Your instructions: Reproduce verbatim the portion of the game review below, starting at "Review by WishingTikal" and ending at "to get there.".

Passage to read:

+ + + + +

Review by WishingTikal
"Hard is the new fun?"
Known as Final Fantasy Gaiden in Japan and FF: 4 Heroes of Light here as elsewhere, this new spin-off entry (this is NOT a remake of the original!) is harsh and unforgiving. Don't be misled by the cute cartoon graphics; the game hits like a truck. And it hits hard. This is one of the most difficult RPGs I've played in a while, so despite its look, it's definitely not a beginner's RPG. Final Fantasy Gaiden will be enjoyed most by fans of the old-school, traditional formula (a la Dragon Quest) and those who like a challenge in them RPGs. If you get frustrated easily, this game is not for you. If you have a strategic mind and enough patience, however, FF Gaiden will provide a lengthy quest and turn to be a lot of fun down the road. It just takes a lot to get there.
In the same fashion as the original Final Fantasy, FF Gaiden doesn't hold much of a story. You start off in a small peasant village where everyone gets turned to stone, after which the princess disappears, and then you are left alone to save the world, with little to no indication as to what to do. Soon enough, three other kids, including the princess, will join your party, but not for long, as you will find yourself alone again. This is one of the most frustrating aspects of the game as you start. The game is called 4 Heroes of Light, but for the first half of the game, you are on your own. Not until the second half of the game do you finally get a full, permanent party. One minute you are completely alone, the next you will have a party member, just to be alone again the next minute. The party is split to different locations at the very beginning, and the game constantly switches from one character to the other, so you spend the first part of the game following the different party members as they travel separately across the land. Occasionally they will team up in pairs of two, but mostly you will be playing solo.

+ + + + +

Provided information:
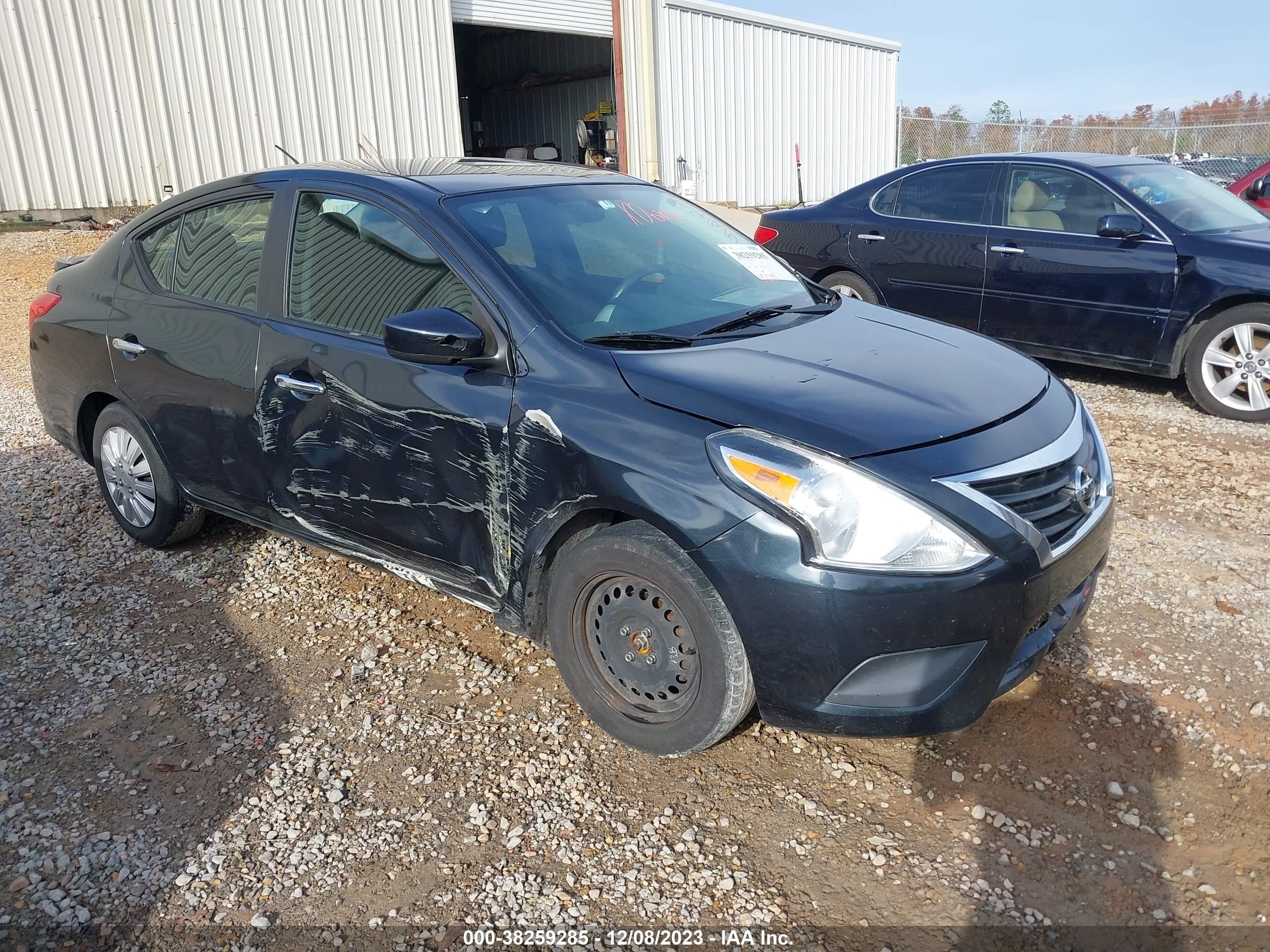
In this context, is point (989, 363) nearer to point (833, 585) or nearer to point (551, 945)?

+ + + + +

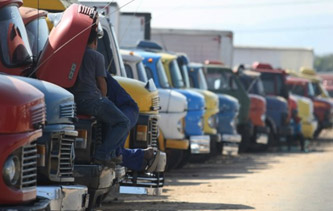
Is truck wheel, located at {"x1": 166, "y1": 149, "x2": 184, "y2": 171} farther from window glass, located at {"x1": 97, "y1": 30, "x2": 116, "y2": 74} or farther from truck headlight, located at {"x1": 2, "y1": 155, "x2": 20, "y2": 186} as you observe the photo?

+ + + + +

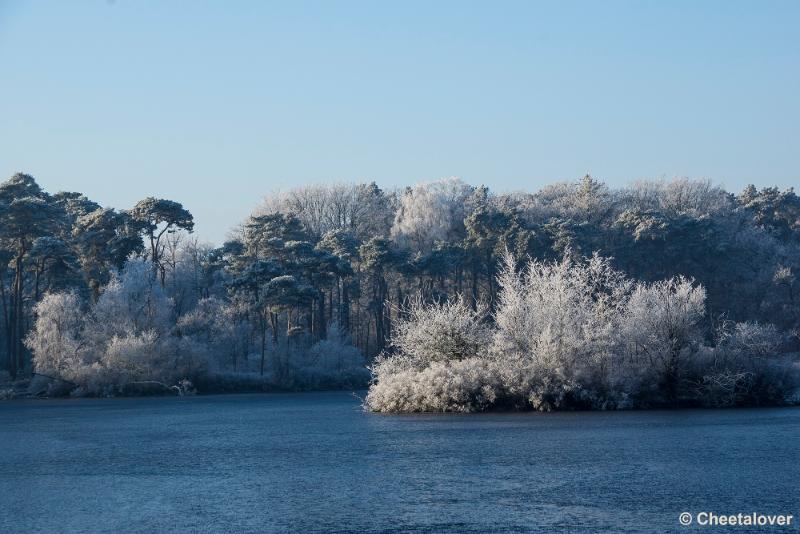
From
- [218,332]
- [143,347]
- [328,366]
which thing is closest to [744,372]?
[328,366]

+ + + + +

Answer for the task:
Review by WishingTikal
"Hard is the new fun?"
Known as Final Fantasy Gaiden in Japan and FF: 4 Heroes of Light here as elsewhere, this new spin-off entry (this is NOT a remake of the original!) is harsh and unforgiving. Don't be misled by the cute cartoon graphics; the game hits like a truck. And it hits hard. This is one of the most difficult RPGs I've played in a while, so despite its look, it's definitely not a beginner's RPG. Final Fantasy Gaiden will be enjoyed most by fans of the old-school, traditional formula (a la Dragon Quest) and those who like a challenge in them RPGs. If you get frustrated easily, this game is not for you. If you have a strategic mind and enough patience, however, FF Gaiden will provide a lengthy quest and turn to be a lot of fun down the road. It just takes a lot to get there.